Como vemos, muchas son las dificultades, pero la capacidad del Carlismo para ser reconocido por los católicos españoles como cauce político adecuado a sus intereses es grande. Y es que eso es lo que ha sido el Carlismo durante toda su historia, y es lo que debe volver a ser. El carlismo es un activo político de inmenso valor. No es una idea genial de un político locuaz. Tiene dos siglos de historia, y no una historia cualquiera, sino epopéyica, regada con la sangre de los mártires, de los de la guerra y de los de la paz.
Tiene un cuerpo doctrinal completo, armonioso, admirable, bien fundamentado en la doctrina de la Iglesia, en el derecho natural, en la experiencia histórica. Tiene un rico patrimonio de referentes concretos en todos los terrenos: políticos, militares, populares, aristocráticos, de vascos, de andaluces…, de hoy, de ayer… en un legado extenso. Tiene un arraigo popular en algunos puntos de España, en sus costumbres, su historia, sus fiestas, canciones, refranes… que no puede ignorarse. La presencia del Carlismo organizado es indispensable para tutelar ese rico patrimonio, evitando adulteraciones y olvidos, y sobre todo la Comunión Tradicionalista, crecientemente operativa y eficaz, debería ser una alternativa para los que quieren un mayor compromiso y desean beber de las fuentes más puras y trabajar por una reforma más radical del actual régimen político y la constitución.
Por todo ello tiene el Carlismo una gran capacidad para atraer a una juventud necesitada de ideales grandes, y que ansía aprender la generosidad que debe caracterizarla y que jalona nuestra historia. Esa generosidad es hoy minoritaria, pero puede y debe volver a brotar, como lo hizo en aquel Quintillo de 1934 de la mano del admirable D. Manuel Fal-Conde, que supo ser «la semilla echada al surco para que en él se pudriera y luego germinara en la hermosa amapola del triunfo».
Habría que definir cuál es esa plataforma programática e iniciar un dialogo con ese catolicismo militante, buscar asociaciones, movimientos eclesiales, asociaciones populares, grupos afines, grupos en defensa de la vida, asociaciones de padres etc… Los rescoldos de quince siglos de cristiandad siguen latiendo, y esperan, aun sin saberlo la brisa amorosa que los haga avivar, y para eso hay que saber recoger la Tradición, que no es petrificación del pasado. Ese es el reto del Carlismo, y en la misma medida en que pueda salir airoso de él representará una esperanza para esos miles, centenares de miles de españoles que no han hecho apostasía de su Fe cristiana y que tuvieron la suerte de conocerla. Y en todo caso hay que contar con Dios, que es el Señor de la Historia, porque no podemos empeñamos en sujetar la acción de la Providencia al programa que nosotros elaboramos. Sólo Dios conoce los moldes que se ha reservado para el porvenir, conviene recordar que las formas concretas son contingentes, que Dios no necesita de ninguna de ellas, que lo único que desea es la Verdad y la Justicia, los buenos pensamientos, las buenas acciones, las virtudes, la rectitud, la humildad, el perfeccionamiento, la santidad, el amor al prójimo, la caridad; en una palabra: la Fe en Jesucristo y su reinado en nuestros corazones, en la familia y en toda la sociedad.
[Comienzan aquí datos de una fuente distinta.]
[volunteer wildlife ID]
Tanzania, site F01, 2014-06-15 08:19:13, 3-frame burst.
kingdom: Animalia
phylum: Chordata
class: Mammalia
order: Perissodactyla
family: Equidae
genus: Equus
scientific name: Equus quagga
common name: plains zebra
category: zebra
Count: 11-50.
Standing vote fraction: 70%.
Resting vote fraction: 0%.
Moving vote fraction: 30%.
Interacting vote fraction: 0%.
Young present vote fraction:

Las sociedades pueden ir detrás de la Verdad sanadora o del vicio que las deprava. Porque hay ideas que conducen al desastre y otras, salvíficas, que conducen a los pueblos a la salvación, y la clave está en conseguir que los ideales sean verdaderos y capaces de orientar nuestra vida, que los haga próximos, cordiales, los interioricemos, los hagamos parte de nuestro espíritu y nuestro corazón. Y la fórmula para los carlistas en el nuevo milenio no puede ser otra que la que con su ejemplo nos señaló D. Manuel Fal-Conde: Carlistas por cristianos, carlistas por apóstoles, carlistas por seguidores indignos del Crucificado en su subida al calvario, porque detrás de ello está la resurrección. Un hombre hizo entonces la diferencia. Cualquiera de nosotros puede hoy hacerla en nuestros ambientes; no cumplir con los propios deberes acaba siendo la causa de los grandes males. Muchos de los males de los que amargamente nos quejamos los católicos españoles, tienen su raíz última en nuestra desidia, nuestra desgana, la apatía en el cumplimiento de las propias obligaciones en el servicio a los demás, la incapacidad ante el sacrificio. Fortaleza contra pereza, exigencia contra conformismo, capacidad de sacrificio contra pusilanimidad.
El tradicionalismo vive y encierra promesas de futuro y de regeneración de nuestra Patria. Dios espera nuestro compromiso, nuestra energía, nuestra unión, nuestra fidelidad, nuestro valor, nuestra oración, nuestra organización, nuestra defensa, nuestra propaganda, nuestra abnegación y nuestros sacrificios de todo género; de tiempo y de dinero, de hacienda y de vida si fuera necesario. Pero así lo merece la causa del Reinado Social de Cristo.